Job Koelewijn  (1962, NL)
Relief 1 feb 2006 – 24 march 2009
2011
wood, books, cassette tapes (712 hours)
140 x 200 x 30 cm

Job Koelewijn has built a varied oeuvre over the past twenty years in which poetry and literature have often functioned as a direct source of inspiration.  In February 2006 the artist started with a continuous reading project, each day recording himself while reading out loud from a diverse range of books – from Peter Sloterdijk’s Critique of Cynical Reason, to the Songbook of David Bowie to The I Ching. Each book was read from front to back, for precisely 45 minutes a day (one side of a cassette tape).

For the artist this daily repetition has become a ritual that nurtures the brain much like a meditation. Language becomes a mental workout, activating, alerting, and in Koelewijn’s case, creating peace of mind.

The title of this personal library Relief 1 feb 2006 - 24 march 2009 is  referring to the different heights of each row of cassette tapes as well as to the relief in our mind that came into existence through art and culture.  (collectie G+W nederland)

12.

Ciprian Mureşan  (1977, RO)
Untitled (Shopping Cart)
2010
shopping cart, books
102 x 110 x 59 cm

In Untitled (Shopping Cart), Ciprian Mureşan dissects the canon of art and history with wit and humor.  Hastily stacked editions of Franz Kafka’s Das Schloss lie in a shopping cart – by nature a symbol of consumerism.  The protagonist, referred to as ‘K.’, of Kafka’s unfinished novel,  tries to gain access to the mysterious authorities of the castle which for unknown reasons reign over the village.  By bringing together the two great ideologies of the 20th century – capitalism and communism – Mureşan’s work carries an iconoclastic echo.  (collectie G+W nederland)

13.

Aurélien Froment  (1976, FR)
Table de Rappel / Table of Recall
2008/2011
table (steel and glass), 121.92 x 121.92 x 75 cm, 3 folding chairs
96 playing cards, each 7.6 x 7.6 cm

Table of Recall is based on the popular children’s memory game in which a number of square cards are placed on a table and turned over repeatedly in order to find a second identical card.
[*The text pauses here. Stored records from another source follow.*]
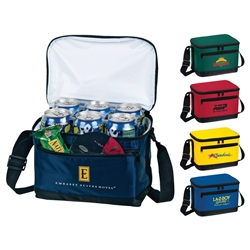 Custom Imprinted Insulated 6-Pack Bag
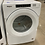 Thumbnail: Whirlpool 7.4 CF Electric Dryer White- 82009
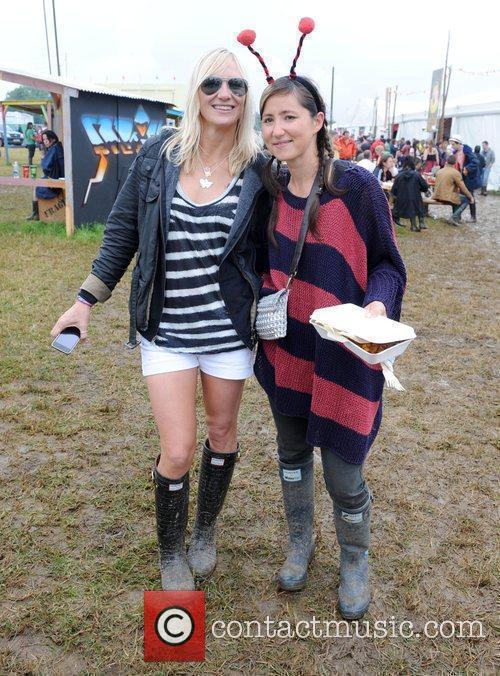 Jo Whiley, Glastonbury Festival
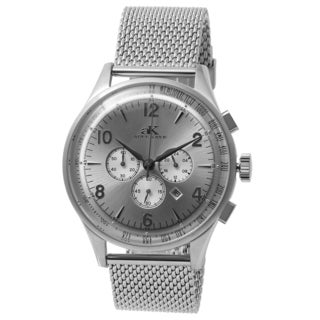 Adee Kaye Men's Mondo G-3 Collection Silvertone/ Black Chronograph Watch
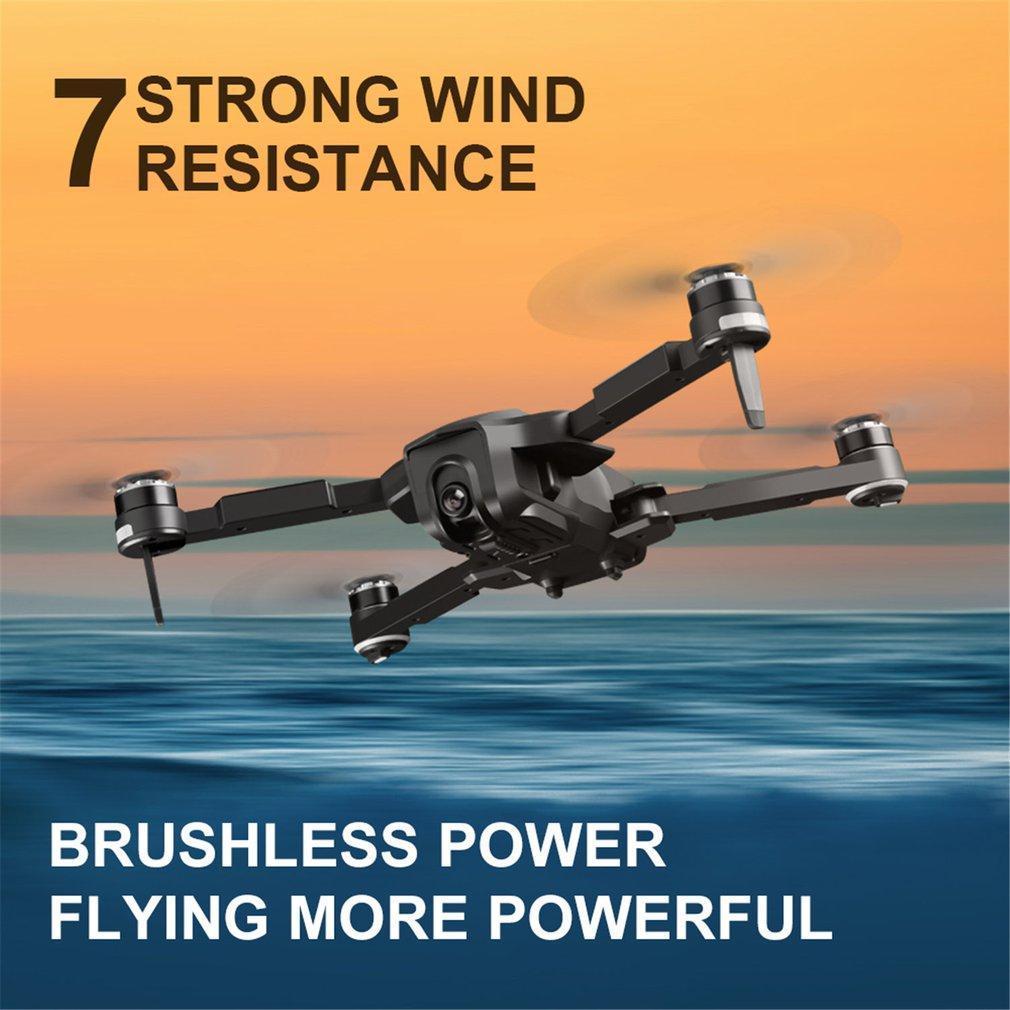 SMRC RC الطائرة بدون طيار، 4K 50 تكبير تايمز HD كاميرا مزدوجة الكهربائية ضبط 90 درجة، 5G WIFI FPV، GPS لتحديد المواقع الذكية متابعة، المسار الطيران، 2-1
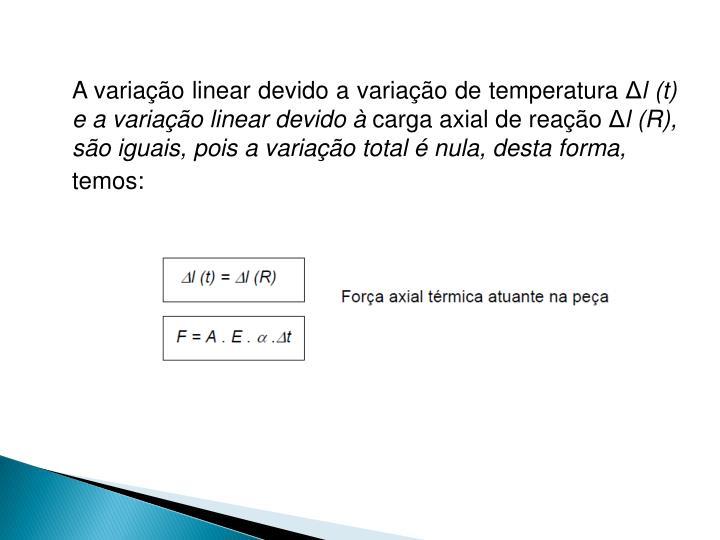 A variação linear devido a variação de temperatura Δ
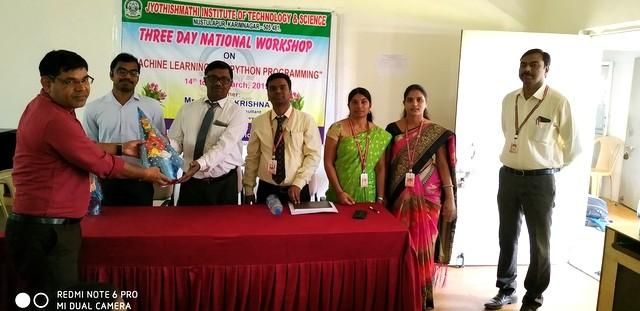 karimnagar engineering colleges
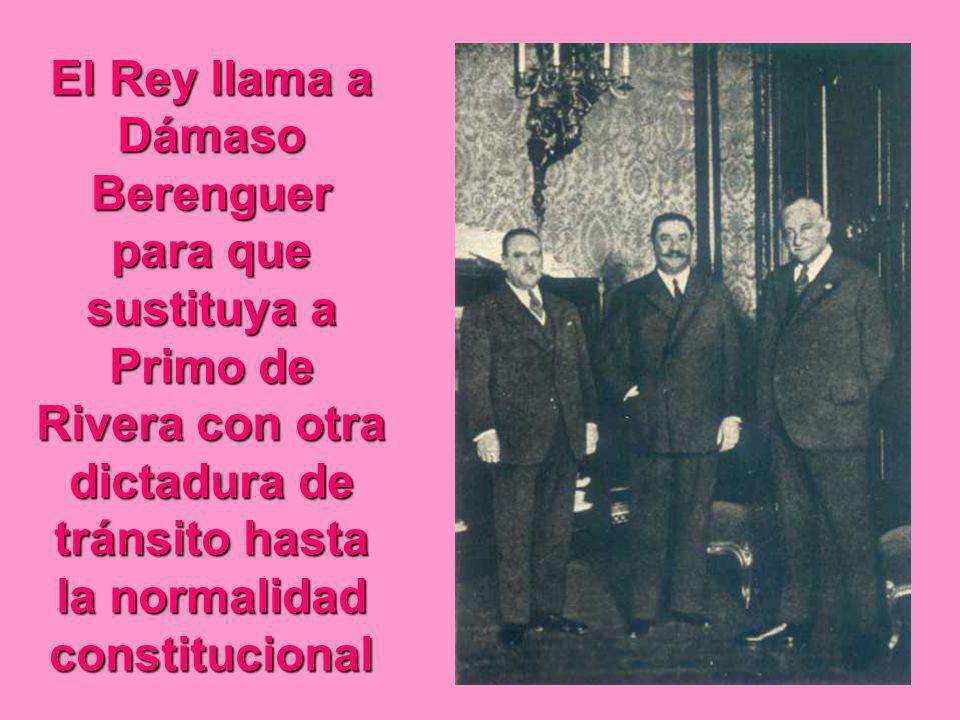 El Rey llama a Dámaso Berenguer para que sustituya a Primo de Rivera con otra dictadura de tránsito hasta la normalidad constitucional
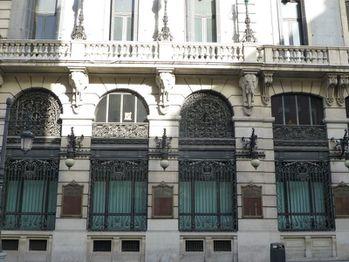Madrid 09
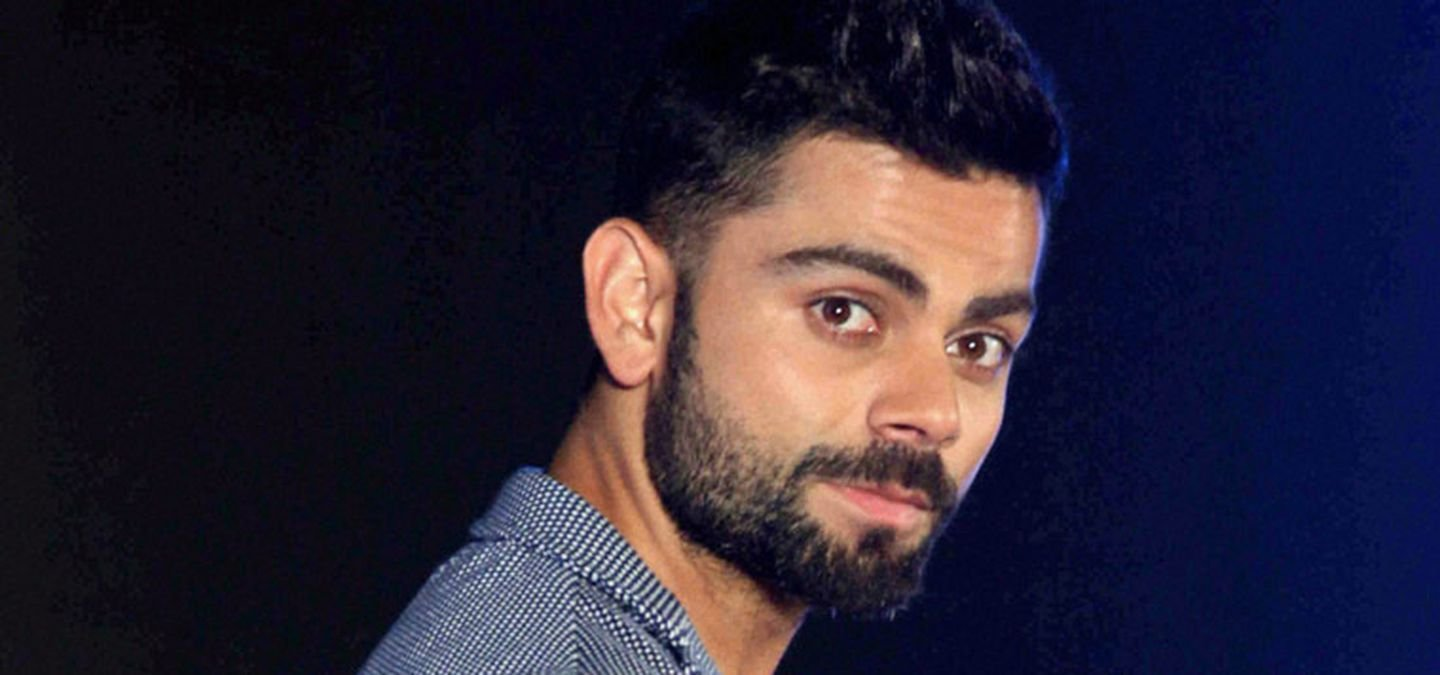 move over ahmed shehzad, we have our very own virat kohli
In Froments’s version we see 96 cards with which the audience is invited to play. The cards are all ‘post-it’ yellow on the backside and have different images on the front side. Instead of 48 pairs, Froment’s game has 96 different cards. The images are selected in pairs, so you can still ‘invent’ a memory game from it.  The images come from the artists own archive, thus also shedding light on different key concepts of his work such as projection, resemblance and error.  (collectie G+W nederland)

14.

Cristi Pogăcean (1980, RO)
Breaking Heart
2004-2005
gold

Cristi Pogăcean retrieves his forms, images, rituals, and techniques from the warehouse of prefabricated dreams and imprinted ideals, and uses these anew.  He strips them of their rhetoric and their fixed interpretations by recycling them in a very personal and playful manner.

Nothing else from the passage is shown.